DON’T FORGET UBER EATS

NBC’s Friends stars Jennifer Aniston and David Schwimmer reunite for an ad about Uber Eats – with Aniston forgetting about her 10 years working with Schwimmer but not forgetting about her Uber Eats orders. Includes guest appearances from the Beckhams and Usher once again.

HOLD MY OIKOS

Actor and comedian Martin Lawrence teams up with former NFL tight end and current sports commentator Shannon Sharpe in Oikos’ 30-second Super Bowl commercial.

E-TRADE PICKLEBABIES

Trash-talking babies take center stage in E-Trade’s Super Bowl commercial.

MICHAEL CERAVE

This ad, featuring actor Michael Cera, was bizarre but still deserved a good chuckle with a last name that was too easy for the company not to take advantage of.

PERFECT 10: KIA

Kia pulled at the heartstrings in this commercial about the relationship between a young girl and grandfather.

LOCAL EXPERT WEIGHS IN

Dr.
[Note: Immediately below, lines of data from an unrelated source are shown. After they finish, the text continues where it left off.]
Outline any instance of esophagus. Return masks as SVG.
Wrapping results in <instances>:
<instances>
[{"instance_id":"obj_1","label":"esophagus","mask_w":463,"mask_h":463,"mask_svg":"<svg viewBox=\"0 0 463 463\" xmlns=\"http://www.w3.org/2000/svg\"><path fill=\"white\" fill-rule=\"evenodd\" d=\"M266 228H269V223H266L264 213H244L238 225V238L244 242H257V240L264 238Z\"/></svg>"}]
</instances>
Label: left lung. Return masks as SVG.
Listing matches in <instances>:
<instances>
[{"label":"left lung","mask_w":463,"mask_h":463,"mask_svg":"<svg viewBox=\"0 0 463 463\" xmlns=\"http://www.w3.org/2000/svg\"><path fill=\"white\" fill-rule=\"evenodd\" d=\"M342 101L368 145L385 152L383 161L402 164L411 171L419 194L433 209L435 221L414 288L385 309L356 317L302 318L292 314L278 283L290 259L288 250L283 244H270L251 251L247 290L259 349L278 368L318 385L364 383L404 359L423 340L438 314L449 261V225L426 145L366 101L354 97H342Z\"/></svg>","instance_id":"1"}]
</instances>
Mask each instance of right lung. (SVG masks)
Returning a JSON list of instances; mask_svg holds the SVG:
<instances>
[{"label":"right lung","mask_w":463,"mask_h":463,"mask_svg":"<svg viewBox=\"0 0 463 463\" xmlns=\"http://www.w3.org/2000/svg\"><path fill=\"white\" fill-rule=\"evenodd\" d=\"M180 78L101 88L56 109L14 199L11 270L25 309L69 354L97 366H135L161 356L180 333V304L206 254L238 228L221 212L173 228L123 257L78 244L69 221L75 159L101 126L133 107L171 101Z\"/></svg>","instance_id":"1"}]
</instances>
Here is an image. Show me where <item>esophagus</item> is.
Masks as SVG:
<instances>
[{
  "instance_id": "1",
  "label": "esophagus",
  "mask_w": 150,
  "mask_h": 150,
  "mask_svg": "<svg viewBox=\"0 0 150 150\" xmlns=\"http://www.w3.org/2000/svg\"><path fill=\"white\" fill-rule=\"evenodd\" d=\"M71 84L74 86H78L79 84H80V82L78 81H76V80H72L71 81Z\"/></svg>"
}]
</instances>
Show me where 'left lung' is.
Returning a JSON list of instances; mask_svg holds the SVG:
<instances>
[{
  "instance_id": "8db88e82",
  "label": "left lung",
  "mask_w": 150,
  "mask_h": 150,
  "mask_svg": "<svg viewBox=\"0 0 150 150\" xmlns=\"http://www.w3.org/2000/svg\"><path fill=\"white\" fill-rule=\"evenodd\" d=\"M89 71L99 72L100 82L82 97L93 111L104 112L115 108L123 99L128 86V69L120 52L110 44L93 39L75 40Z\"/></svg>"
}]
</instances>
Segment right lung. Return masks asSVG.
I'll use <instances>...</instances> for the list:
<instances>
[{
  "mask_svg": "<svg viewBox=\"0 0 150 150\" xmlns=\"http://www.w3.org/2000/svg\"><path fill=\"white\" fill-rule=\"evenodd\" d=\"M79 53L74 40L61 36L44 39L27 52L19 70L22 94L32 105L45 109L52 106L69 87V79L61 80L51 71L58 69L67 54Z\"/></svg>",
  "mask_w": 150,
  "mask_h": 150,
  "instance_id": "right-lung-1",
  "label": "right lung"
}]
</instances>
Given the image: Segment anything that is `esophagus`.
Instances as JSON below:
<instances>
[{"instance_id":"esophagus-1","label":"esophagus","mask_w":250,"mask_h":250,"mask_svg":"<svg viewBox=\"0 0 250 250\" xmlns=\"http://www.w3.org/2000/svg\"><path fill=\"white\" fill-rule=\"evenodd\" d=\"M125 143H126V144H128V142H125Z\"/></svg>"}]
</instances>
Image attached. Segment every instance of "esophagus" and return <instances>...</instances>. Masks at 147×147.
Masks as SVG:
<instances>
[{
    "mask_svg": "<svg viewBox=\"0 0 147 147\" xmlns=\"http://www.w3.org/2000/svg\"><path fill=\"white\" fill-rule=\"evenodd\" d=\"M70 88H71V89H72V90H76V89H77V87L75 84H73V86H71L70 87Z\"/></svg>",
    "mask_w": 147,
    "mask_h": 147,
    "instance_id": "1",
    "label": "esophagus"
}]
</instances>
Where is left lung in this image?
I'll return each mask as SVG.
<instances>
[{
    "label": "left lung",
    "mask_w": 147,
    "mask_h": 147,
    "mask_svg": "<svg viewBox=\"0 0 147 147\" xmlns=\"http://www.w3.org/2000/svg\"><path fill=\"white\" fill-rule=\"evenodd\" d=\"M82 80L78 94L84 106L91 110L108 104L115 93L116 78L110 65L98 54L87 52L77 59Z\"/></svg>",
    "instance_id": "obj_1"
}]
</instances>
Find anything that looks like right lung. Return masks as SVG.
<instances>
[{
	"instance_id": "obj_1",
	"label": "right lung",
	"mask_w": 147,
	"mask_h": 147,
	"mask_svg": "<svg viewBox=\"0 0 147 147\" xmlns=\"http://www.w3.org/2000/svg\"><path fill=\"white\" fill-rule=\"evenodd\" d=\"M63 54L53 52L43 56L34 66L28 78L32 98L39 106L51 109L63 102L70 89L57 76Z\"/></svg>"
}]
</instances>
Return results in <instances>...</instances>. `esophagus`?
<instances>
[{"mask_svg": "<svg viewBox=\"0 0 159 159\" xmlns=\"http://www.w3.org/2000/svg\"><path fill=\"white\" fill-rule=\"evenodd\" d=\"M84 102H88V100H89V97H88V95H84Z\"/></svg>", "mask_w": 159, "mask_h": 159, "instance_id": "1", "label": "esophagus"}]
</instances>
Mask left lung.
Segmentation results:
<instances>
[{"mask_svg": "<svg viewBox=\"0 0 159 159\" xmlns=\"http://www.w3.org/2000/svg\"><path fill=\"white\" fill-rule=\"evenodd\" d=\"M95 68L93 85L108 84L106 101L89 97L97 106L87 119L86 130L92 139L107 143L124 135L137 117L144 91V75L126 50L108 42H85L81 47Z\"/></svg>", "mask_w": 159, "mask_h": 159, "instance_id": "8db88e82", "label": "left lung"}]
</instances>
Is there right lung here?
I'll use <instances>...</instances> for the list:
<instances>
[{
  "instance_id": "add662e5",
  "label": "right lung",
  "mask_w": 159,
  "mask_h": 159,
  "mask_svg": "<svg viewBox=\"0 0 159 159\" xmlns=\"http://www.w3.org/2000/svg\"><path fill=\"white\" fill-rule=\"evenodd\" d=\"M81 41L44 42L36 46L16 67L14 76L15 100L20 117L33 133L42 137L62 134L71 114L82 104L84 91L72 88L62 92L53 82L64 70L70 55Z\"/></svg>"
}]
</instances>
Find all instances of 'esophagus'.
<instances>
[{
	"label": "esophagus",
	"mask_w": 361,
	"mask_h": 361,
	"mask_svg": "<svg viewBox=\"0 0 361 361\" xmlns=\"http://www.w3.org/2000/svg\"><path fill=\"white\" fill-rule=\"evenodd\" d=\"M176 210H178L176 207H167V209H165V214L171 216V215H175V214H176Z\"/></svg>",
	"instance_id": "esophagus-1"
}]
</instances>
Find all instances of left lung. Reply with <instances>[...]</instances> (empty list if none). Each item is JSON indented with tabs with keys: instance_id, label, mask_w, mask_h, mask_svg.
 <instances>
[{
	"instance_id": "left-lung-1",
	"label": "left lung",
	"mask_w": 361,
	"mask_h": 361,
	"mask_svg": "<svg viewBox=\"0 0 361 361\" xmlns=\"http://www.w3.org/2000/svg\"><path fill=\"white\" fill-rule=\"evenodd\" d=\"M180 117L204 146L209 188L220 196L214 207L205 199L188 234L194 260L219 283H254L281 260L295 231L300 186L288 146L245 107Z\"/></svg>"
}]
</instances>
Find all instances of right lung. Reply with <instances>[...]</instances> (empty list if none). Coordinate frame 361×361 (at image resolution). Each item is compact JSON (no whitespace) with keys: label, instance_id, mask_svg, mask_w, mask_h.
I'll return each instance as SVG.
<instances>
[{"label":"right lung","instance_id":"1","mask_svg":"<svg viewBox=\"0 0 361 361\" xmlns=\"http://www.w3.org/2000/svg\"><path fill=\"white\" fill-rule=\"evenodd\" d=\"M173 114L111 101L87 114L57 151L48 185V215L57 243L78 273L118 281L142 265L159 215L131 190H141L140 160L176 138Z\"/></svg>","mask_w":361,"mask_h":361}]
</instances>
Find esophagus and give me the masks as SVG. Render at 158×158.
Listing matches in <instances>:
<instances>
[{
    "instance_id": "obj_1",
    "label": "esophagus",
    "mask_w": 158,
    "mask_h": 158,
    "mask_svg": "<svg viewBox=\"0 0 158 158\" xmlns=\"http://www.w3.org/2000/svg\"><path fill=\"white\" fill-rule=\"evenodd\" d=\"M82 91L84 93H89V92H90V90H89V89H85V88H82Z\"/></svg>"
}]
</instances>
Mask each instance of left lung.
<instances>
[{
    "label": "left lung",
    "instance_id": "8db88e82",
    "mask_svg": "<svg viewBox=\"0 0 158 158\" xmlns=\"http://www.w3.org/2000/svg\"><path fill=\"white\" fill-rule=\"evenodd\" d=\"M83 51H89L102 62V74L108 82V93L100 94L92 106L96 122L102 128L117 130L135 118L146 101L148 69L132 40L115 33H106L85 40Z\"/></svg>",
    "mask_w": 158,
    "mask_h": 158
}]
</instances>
Rama Yelkur, College of Business Dean and marketing professor at Texas Woman's University, is probably one of the few who took breaks during the actual football game because her job involves watching all of the commercials.

She's a nationally recognized expert on Super Bowl ads. For nearly 25 years, Yelkur has hosted a research panel to study the ins and outs of every commercial for every single Super Bowl game. Her work has garnered so much attention that she has landed phone calls from big brands like Kimberly-Clark, Disney, and the NFL for her insight.

Sunday night, her team of students and staff conducted another real-time analysis.

She told NBC 5 in a post-game interview that the night's winning ingredient was nostalgia.

"Nostalgia was a theme this year. They brought back celebrities from decades ago and intermingled them with others,” she said. "I think that they have improved from the last couple of years. I was thinking over time, what's happening to the commercials? I think that there were some memorable ones. In spite of having a lot of celebrities, we were made to laugh and have a good time and we were entertained today. So they did a good job."

The game going into overtime also meant there was probably some heated competition between companies to re-run some commercials during those crucial moments.

Yelkur said the losers of the night could be the ones that caused a little controversy, including some religious and political ads that could feel a little out of place for such a night of football entertainment. The commercial below, paid for by the group He Gets Us, is among those getting the most reactions among the masses.

Yelkur added some commercials went unnoticed because they just didn't have the entertainment, humor, or celebrity cameos present.

Temu’s ‘Shop Like A Billionaire’ ad – which replayed three times possibly due to the overtime – has gained attention for making the ‘worst commercial’ lists on the internet.

Some new companies Yelkur says advertised during the Super Bowl for the first time ever include Nerds candy, Drumstick ice cream, the Popeyes chicken chain, and the social media app Snapchat. Apartments.com is another big spender and newcomer to the Super Bowl ad realm, which paid for three spots this year.

Some of the regulars we did not see on TV this weekend are the big three automakers whose workers went on strike last year.

"And there's no particular reason they're staying out. Maybe that's their advertising budget this year. It could be related to the sentiment of the company and the people,” Yelkur said. "How the optics would look if they spent $7 million or $14 million on a Super Bowl commercial.”